Two other warehouses were subsequently built by the group in Ticino to cope with the logistical demands of its growing brands. The most recent was opened in 2014 in Sant'Antonino, about 15 kilometres north of Lugano. There is no sign outside identifying the owners of the building, which has a surface area of about three football pitches, but inside the site trucks come and go shifting batches of dresses, shoes and handbags and other luxury goods which are prepared at a rate of around 2,000 packages per hour.
“It’s the effect of Kering in action, from Sant'Antonino to the whole world,” exclaimed Kering managing director Jean-François Palus during the inauguration of the warehouse in June 2014. According to information gained by Mediapart and the EIC, between 2009 and 2017 LGI posted a total net income of close to 7 billion euros, representing 70% of all the Kering group’s profits over the same period. Meanwhile, the number of staff employed by Kering in Switzerland is about 600, which is less than 3% of all the employees in its luxury goods division.
The figures translate into a tax avoidance over the same period of about 2 billion euros, a sum which includes 1.4 billion euros that Gucci would otherwise had to have paid in Italy, and 180 million euros that Yves Saint Laurent would have been liable for France.
Kering is not the only one to use the lucrative scheme in Ticino; high-end brands including Armani, Hugo Boss, Versace and The North Face have created logistical sites there for the same reasons.

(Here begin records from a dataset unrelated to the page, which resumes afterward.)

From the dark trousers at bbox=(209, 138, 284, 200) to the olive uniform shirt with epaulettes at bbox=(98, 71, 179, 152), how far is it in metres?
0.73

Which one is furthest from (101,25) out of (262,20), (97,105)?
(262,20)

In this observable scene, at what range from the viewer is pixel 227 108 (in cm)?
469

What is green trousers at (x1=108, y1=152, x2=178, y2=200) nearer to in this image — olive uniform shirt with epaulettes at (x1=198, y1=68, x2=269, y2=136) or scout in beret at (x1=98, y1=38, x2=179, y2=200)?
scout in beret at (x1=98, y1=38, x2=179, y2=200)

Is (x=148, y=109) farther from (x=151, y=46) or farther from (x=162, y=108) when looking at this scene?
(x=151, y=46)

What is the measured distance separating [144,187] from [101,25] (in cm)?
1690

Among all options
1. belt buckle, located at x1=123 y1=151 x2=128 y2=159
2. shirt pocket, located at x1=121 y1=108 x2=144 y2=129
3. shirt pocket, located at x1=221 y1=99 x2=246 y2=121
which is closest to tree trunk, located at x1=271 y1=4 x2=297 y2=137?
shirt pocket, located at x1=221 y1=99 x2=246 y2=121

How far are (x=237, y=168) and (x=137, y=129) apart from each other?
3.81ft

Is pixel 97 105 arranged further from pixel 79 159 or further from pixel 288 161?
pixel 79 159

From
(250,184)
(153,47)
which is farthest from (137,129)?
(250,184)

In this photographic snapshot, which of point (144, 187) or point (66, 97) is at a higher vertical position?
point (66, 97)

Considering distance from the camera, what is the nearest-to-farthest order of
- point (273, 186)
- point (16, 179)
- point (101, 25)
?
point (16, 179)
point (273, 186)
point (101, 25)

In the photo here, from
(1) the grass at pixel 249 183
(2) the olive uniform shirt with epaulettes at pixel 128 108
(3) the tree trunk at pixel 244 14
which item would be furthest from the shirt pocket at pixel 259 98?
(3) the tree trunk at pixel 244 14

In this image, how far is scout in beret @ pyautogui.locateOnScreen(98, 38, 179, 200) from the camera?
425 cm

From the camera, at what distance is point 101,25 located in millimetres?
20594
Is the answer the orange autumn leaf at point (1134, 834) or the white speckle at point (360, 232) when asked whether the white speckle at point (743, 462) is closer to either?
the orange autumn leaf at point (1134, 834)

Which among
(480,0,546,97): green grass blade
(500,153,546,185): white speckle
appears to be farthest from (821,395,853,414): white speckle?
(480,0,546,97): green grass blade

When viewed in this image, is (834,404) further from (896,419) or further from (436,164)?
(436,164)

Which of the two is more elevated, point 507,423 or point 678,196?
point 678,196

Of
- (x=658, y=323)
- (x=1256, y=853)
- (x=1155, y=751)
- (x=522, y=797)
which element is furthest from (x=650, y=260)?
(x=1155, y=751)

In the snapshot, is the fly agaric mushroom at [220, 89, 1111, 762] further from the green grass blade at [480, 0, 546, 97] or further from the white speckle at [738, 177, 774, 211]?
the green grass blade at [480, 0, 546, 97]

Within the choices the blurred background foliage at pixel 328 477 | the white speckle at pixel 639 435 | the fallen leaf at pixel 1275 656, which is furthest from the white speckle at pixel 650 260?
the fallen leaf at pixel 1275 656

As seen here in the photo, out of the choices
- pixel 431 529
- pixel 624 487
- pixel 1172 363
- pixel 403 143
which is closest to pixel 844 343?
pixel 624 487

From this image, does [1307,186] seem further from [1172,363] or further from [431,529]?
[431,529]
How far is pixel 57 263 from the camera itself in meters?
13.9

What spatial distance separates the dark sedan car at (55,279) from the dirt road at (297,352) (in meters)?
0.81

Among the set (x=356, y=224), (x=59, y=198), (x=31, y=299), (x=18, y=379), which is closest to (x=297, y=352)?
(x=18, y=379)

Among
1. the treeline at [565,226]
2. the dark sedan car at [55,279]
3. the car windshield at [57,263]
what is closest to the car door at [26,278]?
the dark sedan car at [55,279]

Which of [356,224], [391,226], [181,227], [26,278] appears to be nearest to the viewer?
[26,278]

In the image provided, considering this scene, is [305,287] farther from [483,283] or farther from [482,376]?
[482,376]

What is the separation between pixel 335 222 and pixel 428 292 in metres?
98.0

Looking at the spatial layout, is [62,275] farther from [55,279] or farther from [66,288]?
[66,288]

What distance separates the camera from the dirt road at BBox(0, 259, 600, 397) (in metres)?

While the fiscal deals firms have obtained from the Ticino authorities remain strictly confidential, an official document produced by the Swiss canton reveals that businesses in what it calls its “Fashion Valley” – which in reality is made up of a series of warehouses rather than designers’ studios – provides its largest source of revenue.
In its 2016 report “Case study: the Ticino Fashion Valley”, Swiss NGO Public Eye describes the scheme as “fiscal piracy” that operates to the detriment of other European countries. The report noted: “While fashion multinationals – and their shareholders – each year accumulate millions in profits by using such tax strategies, the people who make their products in the factories of their suppliers and sub-contractors are paid miserable salaries. In Asia as in numerous European countries, the salaries of textile workers do not meet subsistence level.”
The Italian prosecutors appear to regard the system as also essentially illegal: while in the case of Kering, its Swiss subsidiary LGI officially sells products of the brands to stores worldwide, such activity is carried out by employees of the brands in Paris, London and Milan. For although those who work in the warehouses in Switzerland may be highly efficient, it is improbable to imagine that they alone create about 70% of the income from the luxury labels that are among the most prestigious in the market. In businesses in general, logistical activity has little added value.
But in the scheme used by Kering, it is the warehouse business that receives the income, and in turn remunerates, for example, Gucci or Yves Saint Laurent a minimal amount as a sort of licence fee. In the case of Gucci, the system allowed the brand to pay only about 100 million euros in taxes in Italy over the period 2013-2016, instead of about 650 million euros if the profits declared in Switzerland were declared in Italy.
Gucci, an icon of Italian capitalism, is one of the biggest luxury goods brands in the world, with a turnover in 2017 of more than 6 billion euros, and provides 70% of the Kering group’s earnings.